YOUR INSTRUCTIONS:
Your task is to extract every line from the material below exactly.

Raw records:
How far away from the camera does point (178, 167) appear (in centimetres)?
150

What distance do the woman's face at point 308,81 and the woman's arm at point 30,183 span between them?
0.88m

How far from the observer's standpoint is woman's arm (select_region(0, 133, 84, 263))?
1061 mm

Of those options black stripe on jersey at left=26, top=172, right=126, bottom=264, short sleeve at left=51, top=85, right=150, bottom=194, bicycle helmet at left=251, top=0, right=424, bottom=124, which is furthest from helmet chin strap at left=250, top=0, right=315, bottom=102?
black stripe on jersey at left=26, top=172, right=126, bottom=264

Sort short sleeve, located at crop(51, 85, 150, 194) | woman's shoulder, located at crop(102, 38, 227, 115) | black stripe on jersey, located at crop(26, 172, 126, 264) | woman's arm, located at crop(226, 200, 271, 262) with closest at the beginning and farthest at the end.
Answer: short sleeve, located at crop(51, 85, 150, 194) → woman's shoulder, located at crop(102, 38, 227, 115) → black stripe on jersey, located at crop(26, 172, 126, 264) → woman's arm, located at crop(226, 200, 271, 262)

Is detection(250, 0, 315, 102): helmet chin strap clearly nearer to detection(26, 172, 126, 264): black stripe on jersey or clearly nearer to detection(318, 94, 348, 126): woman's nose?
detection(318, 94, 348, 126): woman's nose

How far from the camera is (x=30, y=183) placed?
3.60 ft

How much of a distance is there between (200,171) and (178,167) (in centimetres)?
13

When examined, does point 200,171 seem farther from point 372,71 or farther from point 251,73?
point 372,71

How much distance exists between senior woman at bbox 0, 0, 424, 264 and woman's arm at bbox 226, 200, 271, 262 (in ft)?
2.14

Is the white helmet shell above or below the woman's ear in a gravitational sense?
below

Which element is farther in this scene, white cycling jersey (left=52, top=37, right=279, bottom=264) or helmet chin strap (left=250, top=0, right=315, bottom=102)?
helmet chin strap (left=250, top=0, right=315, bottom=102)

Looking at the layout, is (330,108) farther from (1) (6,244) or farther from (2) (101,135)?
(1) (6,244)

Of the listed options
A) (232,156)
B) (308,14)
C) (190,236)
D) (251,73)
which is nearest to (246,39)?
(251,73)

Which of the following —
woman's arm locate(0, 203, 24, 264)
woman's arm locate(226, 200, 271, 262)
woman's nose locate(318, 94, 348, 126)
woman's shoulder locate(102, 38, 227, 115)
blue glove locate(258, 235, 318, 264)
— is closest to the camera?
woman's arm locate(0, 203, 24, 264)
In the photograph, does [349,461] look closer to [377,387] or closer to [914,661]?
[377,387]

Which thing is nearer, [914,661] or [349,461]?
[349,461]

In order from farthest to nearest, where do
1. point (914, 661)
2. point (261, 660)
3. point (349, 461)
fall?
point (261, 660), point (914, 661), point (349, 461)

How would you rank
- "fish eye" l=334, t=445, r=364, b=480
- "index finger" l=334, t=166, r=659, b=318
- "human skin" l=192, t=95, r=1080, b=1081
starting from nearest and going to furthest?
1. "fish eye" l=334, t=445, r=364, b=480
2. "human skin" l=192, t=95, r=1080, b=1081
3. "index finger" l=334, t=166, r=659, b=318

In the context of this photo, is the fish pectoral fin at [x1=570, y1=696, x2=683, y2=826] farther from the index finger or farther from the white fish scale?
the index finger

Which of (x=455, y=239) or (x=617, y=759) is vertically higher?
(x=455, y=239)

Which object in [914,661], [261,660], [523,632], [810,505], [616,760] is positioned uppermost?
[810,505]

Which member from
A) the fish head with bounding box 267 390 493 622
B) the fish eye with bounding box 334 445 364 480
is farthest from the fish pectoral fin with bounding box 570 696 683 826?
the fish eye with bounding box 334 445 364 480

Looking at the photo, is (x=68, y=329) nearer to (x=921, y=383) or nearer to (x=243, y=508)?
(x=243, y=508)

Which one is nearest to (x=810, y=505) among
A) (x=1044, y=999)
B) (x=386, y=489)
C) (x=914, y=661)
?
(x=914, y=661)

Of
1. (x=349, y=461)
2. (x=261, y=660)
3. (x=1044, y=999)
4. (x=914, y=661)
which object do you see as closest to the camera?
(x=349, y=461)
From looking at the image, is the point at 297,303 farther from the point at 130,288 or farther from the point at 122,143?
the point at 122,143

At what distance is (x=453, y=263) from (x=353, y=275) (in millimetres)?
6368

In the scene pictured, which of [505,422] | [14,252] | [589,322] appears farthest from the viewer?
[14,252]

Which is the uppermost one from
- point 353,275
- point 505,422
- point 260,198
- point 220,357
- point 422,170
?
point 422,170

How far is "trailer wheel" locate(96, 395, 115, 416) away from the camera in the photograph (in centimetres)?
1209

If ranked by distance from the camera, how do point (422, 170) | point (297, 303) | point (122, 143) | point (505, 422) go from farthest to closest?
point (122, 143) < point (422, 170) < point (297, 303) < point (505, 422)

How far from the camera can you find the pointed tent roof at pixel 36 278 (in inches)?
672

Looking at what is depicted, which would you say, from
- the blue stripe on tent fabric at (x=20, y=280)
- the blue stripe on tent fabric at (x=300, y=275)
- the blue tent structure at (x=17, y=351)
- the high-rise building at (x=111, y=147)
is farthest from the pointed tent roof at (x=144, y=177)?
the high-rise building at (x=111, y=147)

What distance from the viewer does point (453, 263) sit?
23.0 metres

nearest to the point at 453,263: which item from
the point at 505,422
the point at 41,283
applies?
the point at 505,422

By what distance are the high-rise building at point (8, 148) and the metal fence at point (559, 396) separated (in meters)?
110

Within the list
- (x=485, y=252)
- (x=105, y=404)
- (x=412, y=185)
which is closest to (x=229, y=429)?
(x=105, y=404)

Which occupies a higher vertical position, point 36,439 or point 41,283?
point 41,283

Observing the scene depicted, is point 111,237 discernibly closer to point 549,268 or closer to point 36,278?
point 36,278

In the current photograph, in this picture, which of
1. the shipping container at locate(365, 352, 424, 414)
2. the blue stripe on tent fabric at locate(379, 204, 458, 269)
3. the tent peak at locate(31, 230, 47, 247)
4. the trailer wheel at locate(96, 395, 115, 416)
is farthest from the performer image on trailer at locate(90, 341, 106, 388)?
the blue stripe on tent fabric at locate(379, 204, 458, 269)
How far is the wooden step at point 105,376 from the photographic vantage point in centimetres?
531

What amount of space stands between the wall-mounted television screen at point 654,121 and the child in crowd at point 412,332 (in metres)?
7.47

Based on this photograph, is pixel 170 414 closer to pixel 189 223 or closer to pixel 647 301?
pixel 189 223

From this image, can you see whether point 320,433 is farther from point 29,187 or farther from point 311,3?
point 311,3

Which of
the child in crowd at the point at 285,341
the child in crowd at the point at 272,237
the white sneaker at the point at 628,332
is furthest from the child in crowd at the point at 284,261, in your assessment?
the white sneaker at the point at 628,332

RESULT OF THE EXERCISE:
How far away from the camera does point (178, 167) appear (in centimetres)?
150

What distance do the woman's face at point 308,81 and the woman's arm at point 30,183 span between them?
0.88m

How far from the observer's standpoint is woman's arm (select_region(0, 133, 84, 263))?
1061 mm

Of those options black stripe on jersey at left=26, top=172, right=126, bottom=264, short sleeve at left=51, top=85, right=150, bottom=194, bicycle helmet at left=251, top=0, right=424, bottom=124, which is furthest from helmet chin strap at left=250, top=0, right=315, bottom=102?
black stripe on jersey at left=26, top=172, right=126, bottom=264

Sort short sleeve, located at crop(51, 85, 150, 194) | woman's shoulder, located at crop(102, 38, 227, 115) | black stripe on jersey, located at crop(26, 172, 126, 264) | woman's arm, located at crop(226, 200, 271, 262) with closest at the beginning and farthest at the end.
Answer: short sleeve, located at crop(51, 85, 150, 194) → woman's shoulder, located at crop(102, 38, 227, 115) → black stripe on jersey, located at crop(26, 172, 126, 264) → woman's arm, located at crop(226, 200, 271, 262)

Is detection(250, 0, 315, 102): helmet chin strap clearly nearer to detection(26, 172, 126, 264): black stripe on jersey or clearly nearer to detection(318, 94, 348, 126): woman's nose?
detection(318, 94, 348, 126): woman's nose

How far from the camera is (x=30, y=183) placed?
3.60 ft

How much of a distance is there between (200,171) and (178,167) (in centimetres)?
13

When examined, does point 200,171 seem farther from point 372,71 or farther from point 251,73?
point 372,71

How much distance exists between senior woman at bbox 0, 0, 424, 264 and woman's arm at bbox 226, 200, 271, 262 (in ft)?
2.14

Is the white helmet shell above or below the woman's ear in a gravitational sense?
below

Which element is farther in this scene, white cycling jersey (left=52, top=37, right=279, bottom=264) or helmet chin strap (left=250, top=0, right=315, bottom=102)?
helmet chin strap (left=250, top=0, right=315, bottom=102)

Looking at the layout, is (330,108) farther from (1) (6,244) or farther from (2) (101,135)?
(1) (6,244)

Of the listed options
A) (232,156)
B) (308,14)
C) (190,236)
D) (251,73)
which is nearest to (246,39)?
(251,73)

Which of the following —
woman's arm locate(0, 203, 24, 264)
woman's arm locate(226, 200, 271, 262)
woman's nose locate(318, 94, 348, 126)
woman's shoulder locate(102, 38, 227, 115)
blue glove locate(258, 235, 318, 264)
— is closest to the camera?
woman's arm locate(0, 203, 24, 264)
In the photograph, does [349,461] look closer to [377,387] or closer to [914,661]?
[377,387]

Which thing is nearer, [914,661] or [349,461]?
[349,461]

In order from farthest to nearest, where do
1. point (914, 661)
2. point (261, 660)
3. point (349, 461)
fall?
point (261, 660), point (914, 661), point (349, 461)

How would you rank
- "fish eye" l=334, t=445, r=364, b=480
- "index finger" l=334, t=166, r=659, b=318
- "human skin" l=192, t=95, r=1080, b=1081
starting from nearest and going to furthest?
1. "fish eye" l=334, t=445, r=364, b=480
2. "human skin" l=192, t=95, r=1080, b=1081
3. "index finger" l=334, t=166, r=659, b=318

In the context of this photo, is the fish pectoral fin at [x1=570, y1=696, x2=683, y2=826] farther from the index finger or farther from the white fish scale?
the index finger

Which of (x=455, y=239) or (x=617, y=759) is vertically higher?
(x=455, y=239)

Which object in [914,661], [261,660], [523,632], [810,505], [616,760] is positioned uppermost?
[810,505]

Which member from
A) the fish head with bounding box 267 390 493 622
B) the fish eye with bounding box 334 445 364 480
is farthest from the fish pectoral fin with bounding box 570 696 683 826?
the fish eye with bounding box 334 445 364 480

Looking at the photo, is (x=68, y=329) nearer to (x=921, y=383) or nearer to (x=243, y=508)?
(x=243, y=508)

Which one is nearest to (x=810, y=505) among
A) (x=1044, y=999)
B) (x=386, y=489)
C) (x=914, y=661)
?
(x=914, y=661)

Of
1. (x=349, y=461)
2. (x=261, y=660)
3. (x=1044, y=999)
4. (x=914, y=661)
which object do you see as closest to the camera?
(x=349, y=461)
From looking at the image, is the point at 297,303 farther from the point at 130,288 or farther from the point at 122,143?
the point at 122,143

At what distance is (x=453, y=263) from (x=353, y=275) (in millimetres)?
6368

In the scene pictured, which of [505,422] | [14,252] | [589,322] appears farthest from the viewer?
[14,252]

Which is the uppermost one from
- point 353,275
- point 505,422
- point 260,198
- point 220,357
- point 422,170
?
point 422,170

How far is "trailer wheel" locate(96, 395, 115, 416) away from the camera in the photograph (in centimetres)?
1209

If ranked by distance from the camera, how do point (422, 170) | point (297, 303) | point (122, 143) | point (505, 422) go from farthest to closest?
point (122, 143) < point (422, 170) < point (297, 303) < point (505, 422)

How far from the camera can you find the pointed tent roof at pixel 36 278 (in inches)?
672

Looking at what is depicted, which would you say, from
- the blue stripe on tent fabric at (x=20, y=280)
- the blue stripe on tent fabric at (x=300, y=275)
- the blue tent structure at (x=17, y=351)
- the high-rise building at (x=111, y=147)
is farthest from the pointed tent roof at (x=144, y=177)?
the high-rise building at (x=111, y=147)

What distance from the viewer does point (453, 263) sit?
23.0 metres

nearest to the point at 453,263: which item from
the point at 505,422
the point at 41,283
applies?
the point at 505,422

By what distance are the high-rise building at point (8, 148) and the metal fence at point (559, 396) separated (in meters)?
110

Within the list
- (x=485, y=252)
- (x=105, y=404)
- (x=412, y=185)
which is closest to (x=229, y=429)?
(x=105, y=404)

Which occupies a higher vertical position, point 36,439 or point 41,283?
point 41,283

Observing the scene depicted, is point 111,237 discernibly closer to point 549,268 or closer to point 36,278?
point 36,278

In the current photograph, in this picture, which of
1. the shipping container at locate(365, 352, 424, 414)
2. the blue stripe on tent fabric at locate(379, 204, 458, 269)
3. the tent peak at locate(31, 230, 47, 247)
4. the trailer wheel at locate(96, 395, 115, 416)
is farthest from the performer image on trailer at locate(90, 341, 106, 388)?
the blue stripe on tent fabric at locate(379, 204, 458, 269)
How far is the wooden step at point 105,376 from the photographic vantage point in centimetres?
531

What amount of space stands between the wall-mounted television screen at point 654,121 and the child in crowd at point 412,332 (in metres)?
7.47

Based on this photograph, is pixel 170 414 closer to pixel 189 223 or closer to pixel 647 301?
pixel 189 223

From this image, can you see whether point 320,433 is farther from point 29,187 or farther from point 311,3?
point 311,3

Which of
the child in crowd at the point at 285,341
the child in crowd at the point at 272,237
the white sneaker at the point at 628,332
is furthest from the child in crowd at the point at 284,261, in your assessment?
the white sneaker at the point at 628,332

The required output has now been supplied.